University of Colorado at Colorado Springs police are doing "OK" after joining Monday night's procession of first responders escorting the body of a slain El Paso County sheriff's deputy to the county Coroner's Office, said UCCS spokesman Tom Hutton.
The last law enforcement officer killed in the line of duty in Colorado Springs was UCCS Officer Garrett Swasey, shot during a standoff at the local Planned Parenthood clinic two years ago.
"So the Deputy Flick shooting is hitting close to home," Hutton said.
Deputy Micah Flick was killed by an as-yet-unidentified gunman Monday, while investigating an auto theft case at an apartment complex near Murray Boulevard and Galley Road.
Enrollment records show Flick attended UCCS from fall 2002 to spring 2004 as a biology major, Hutton said. He did not receive a degree.

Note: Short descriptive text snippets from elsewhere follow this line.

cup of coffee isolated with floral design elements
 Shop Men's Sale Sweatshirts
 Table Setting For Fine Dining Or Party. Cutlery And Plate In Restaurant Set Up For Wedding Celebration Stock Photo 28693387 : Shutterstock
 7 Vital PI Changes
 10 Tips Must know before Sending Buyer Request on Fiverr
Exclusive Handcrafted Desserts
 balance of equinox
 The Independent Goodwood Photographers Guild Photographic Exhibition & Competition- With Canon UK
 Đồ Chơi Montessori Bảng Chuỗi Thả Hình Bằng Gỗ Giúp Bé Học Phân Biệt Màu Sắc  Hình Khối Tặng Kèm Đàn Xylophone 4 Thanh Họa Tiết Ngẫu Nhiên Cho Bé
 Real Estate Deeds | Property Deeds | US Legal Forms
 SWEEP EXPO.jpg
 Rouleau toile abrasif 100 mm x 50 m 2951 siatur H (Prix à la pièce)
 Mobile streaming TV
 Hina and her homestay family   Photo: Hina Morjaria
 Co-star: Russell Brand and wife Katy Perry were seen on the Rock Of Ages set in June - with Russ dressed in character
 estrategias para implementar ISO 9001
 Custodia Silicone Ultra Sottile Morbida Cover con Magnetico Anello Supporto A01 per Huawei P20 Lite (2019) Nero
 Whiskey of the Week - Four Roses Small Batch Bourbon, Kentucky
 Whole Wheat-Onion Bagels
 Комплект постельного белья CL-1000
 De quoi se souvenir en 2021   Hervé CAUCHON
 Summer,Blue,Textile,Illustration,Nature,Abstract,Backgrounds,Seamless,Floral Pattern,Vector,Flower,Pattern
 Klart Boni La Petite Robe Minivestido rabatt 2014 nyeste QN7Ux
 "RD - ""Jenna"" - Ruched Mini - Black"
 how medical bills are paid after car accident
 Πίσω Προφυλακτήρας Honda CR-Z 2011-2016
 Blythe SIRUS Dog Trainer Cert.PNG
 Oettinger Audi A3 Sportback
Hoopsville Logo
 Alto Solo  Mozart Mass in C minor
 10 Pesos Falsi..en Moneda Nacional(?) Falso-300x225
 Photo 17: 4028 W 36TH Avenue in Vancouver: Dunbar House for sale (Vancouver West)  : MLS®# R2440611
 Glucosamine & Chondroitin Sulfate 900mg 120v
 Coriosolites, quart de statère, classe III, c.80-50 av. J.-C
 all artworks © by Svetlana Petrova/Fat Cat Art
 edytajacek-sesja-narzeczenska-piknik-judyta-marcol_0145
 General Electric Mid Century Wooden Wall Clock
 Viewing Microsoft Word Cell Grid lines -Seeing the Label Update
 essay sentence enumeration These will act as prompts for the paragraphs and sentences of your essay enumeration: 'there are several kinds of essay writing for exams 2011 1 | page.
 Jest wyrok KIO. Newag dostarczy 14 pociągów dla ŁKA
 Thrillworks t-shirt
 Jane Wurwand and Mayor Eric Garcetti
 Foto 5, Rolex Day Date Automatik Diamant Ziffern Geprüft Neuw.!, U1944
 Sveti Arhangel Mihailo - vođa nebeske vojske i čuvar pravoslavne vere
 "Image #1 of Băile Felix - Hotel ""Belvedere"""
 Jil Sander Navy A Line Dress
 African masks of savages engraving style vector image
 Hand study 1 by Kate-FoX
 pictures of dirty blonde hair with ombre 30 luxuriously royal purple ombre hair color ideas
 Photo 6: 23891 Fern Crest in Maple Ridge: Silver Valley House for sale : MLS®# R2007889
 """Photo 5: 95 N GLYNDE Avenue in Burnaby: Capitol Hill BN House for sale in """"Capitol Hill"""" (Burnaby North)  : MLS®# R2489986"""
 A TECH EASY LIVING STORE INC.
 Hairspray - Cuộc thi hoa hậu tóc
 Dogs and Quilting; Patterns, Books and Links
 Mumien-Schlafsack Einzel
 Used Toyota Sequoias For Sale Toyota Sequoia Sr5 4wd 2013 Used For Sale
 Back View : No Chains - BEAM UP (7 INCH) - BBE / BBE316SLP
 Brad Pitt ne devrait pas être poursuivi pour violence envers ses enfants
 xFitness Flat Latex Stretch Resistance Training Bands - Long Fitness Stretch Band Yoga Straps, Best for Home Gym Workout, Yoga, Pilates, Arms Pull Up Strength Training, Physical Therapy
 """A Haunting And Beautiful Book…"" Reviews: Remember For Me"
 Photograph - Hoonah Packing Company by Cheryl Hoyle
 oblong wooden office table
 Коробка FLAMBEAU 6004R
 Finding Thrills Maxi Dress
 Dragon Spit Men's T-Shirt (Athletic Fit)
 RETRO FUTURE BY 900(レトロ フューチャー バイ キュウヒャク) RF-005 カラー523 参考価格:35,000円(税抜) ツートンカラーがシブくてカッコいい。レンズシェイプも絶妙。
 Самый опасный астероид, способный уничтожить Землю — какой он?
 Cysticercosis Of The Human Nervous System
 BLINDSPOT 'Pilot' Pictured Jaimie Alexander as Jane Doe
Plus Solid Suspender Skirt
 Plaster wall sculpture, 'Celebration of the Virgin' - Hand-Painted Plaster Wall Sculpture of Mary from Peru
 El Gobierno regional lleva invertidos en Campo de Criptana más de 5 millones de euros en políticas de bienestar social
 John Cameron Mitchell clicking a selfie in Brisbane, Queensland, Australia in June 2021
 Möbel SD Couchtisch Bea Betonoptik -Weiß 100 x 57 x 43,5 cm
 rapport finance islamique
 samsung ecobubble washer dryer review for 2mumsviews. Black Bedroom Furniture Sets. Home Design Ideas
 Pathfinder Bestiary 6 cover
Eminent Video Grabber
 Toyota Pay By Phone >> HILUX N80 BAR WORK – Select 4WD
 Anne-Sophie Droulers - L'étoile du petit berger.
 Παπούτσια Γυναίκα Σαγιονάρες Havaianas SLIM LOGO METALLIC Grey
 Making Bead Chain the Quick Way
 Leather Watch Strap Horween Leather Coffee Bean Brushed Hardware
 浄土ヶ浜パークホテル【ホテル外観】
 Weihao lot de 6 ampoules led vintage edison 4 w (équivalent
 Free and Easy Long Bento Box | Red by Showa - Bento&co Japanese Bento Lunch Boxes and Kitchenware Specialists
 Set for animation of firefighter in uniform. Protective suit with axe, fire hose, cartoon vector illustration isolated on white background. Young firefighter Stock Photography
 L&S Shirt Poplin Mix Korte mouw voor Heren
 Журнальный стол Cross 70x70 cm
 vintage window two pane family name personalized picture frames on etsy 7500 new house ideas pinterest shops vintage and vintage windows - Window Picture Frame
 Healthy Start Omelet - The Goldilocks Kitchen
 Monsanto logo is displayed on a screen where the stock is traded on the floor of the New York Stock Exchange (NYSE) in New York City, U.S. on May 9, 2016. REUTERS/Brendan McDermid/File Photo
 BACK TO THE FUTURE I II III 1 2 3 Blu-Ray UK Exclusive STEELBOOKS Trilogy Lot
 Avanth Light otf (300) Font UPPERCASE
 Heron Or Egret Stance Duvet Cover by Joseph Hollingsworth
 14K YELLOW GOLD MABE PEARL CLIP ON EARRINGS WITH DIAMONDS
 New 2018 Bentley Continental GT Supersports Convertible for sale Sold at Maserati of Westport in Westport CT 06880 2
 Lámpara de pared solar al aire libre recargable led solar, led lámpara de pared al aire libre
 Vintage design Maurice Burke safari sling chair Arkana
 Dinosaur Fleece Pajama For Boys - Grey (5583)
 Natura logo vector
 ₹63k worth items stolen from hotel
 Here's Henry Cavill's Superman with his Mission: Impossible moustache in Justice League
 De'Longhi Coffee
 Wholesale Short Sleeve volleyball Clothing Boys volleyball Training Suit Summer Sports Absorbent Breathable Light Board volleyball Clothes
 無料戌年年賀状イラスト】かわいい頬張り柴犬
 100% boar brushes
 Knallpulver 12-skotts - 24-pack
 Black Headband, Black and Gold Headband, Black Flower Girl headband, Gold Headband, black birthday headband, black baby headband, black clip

UCCS Police also offered to take calls for city police Monday night in the campus area, Hutton said, so city patrol officers could participate in the motorcade, which started about 7:30 p.m. Monday.
"They'll continue to offer their support," Hutton said of university police, several of whom previously worked for the county Sheriff's Office.
UCCS Chief of Police Marc Pino is helping his 19 sworn officers in the grieving process, Hutton said.
Swasey, 44 at the time of his death in November 2015, had worked for the UCCS police department for six years and responded to the initial reports of an active shooter.
He was a co-pastor at a local church and an ice-skating champion.
Reached by phone Tuesday, his widow, Rachel, declined to comment on Monday's shooting or speak of her family's journey since the loss of her husband and father of their two children.
An online memorial fundraising drive for Swasey brought in $252,990, far surpassing the goal of $150,000.